頭のてっぺんが、ちょっと平べったいな、と思ったら、頭が一スライス分なくなっていた。
それから三年後、朝起きると尋常じゃないほど頭が平べったくなっていた。
またそれから三年後に、今度は眉毛のところまで輪切りにされていた。
そのペースで、自分の体はスライスハムみたいに輪切りされていく。
これはいつまで続くんだろうか、と、考えた。
それから数十年たって、もはや自分には上半身がなかった。
足だけの体。
それで生活しているうちに、わかってきた。
他人にこれは見えていないんだ。
認識できるのは自分だけ。
またすり減り、膝くらいまでしか残っていない自分は、いつの間にか今年で89を迎えていた。

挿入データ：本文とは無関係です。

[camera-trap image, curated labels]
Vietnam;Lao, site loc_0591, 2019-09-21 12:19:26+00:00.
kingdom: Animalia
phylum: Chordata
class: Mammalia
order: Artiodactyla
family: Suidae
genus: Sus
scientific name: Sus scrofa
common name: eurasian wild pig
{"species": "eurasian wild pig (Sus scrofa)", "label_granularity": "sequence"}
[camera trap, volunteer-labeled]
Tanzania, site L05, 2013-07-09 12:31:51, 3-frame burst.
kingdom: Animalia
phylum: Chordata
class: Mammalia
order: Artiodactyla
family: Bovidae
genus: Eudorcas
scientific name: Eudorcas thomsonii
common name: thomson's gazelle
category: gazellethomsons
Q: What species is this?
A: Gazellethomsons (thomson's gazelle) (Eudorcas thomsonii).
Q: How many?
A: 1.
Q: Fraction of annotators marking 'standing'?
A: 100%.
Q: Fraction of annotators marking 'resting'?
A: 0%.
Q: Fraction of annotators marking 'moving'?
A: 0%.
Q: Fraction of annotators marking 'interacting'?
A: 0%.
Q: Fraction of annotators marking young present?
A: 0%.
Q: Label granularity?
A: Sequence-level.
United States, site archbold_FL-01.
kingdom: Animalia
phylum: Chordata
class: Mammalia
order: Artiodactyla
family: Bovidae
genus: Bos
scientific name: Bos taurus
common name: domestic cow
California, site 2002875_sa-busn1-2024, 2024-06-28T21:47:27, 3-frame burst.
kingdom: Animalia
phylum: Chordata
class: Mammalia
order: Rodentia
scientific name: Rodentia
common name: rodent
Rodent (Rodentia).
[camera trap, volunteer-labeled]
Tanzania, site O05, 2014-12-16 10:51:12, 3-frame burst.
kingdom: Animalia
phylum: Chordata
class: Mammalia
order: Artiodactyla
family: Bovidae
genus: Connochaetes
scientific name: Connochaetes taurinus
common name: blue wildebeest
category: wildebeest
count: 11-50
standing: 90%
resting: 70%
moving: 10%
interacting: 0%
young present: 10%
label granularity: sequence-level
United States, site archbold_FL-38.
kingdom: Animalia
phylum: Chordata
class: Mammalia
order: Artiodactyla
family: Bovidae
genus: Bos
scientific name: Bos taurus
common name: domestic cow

自分の魂が抜けるのが速いか、それとも体がなくなるのが速いかなどということは、自分にはわからなかった。
それからまた10年ほど経ち、そろそろだな、と思った。
そろそろ、自分の人生は幕を閉じるのだ。
結局、今残っている体は足の先の爪だけ。
それなのに、こうやってものを考えられるのは不思議だ、と思いながら、目をゆっくり閉じた。
窓から入り込んだ風が、なけなしの体を散らしていった。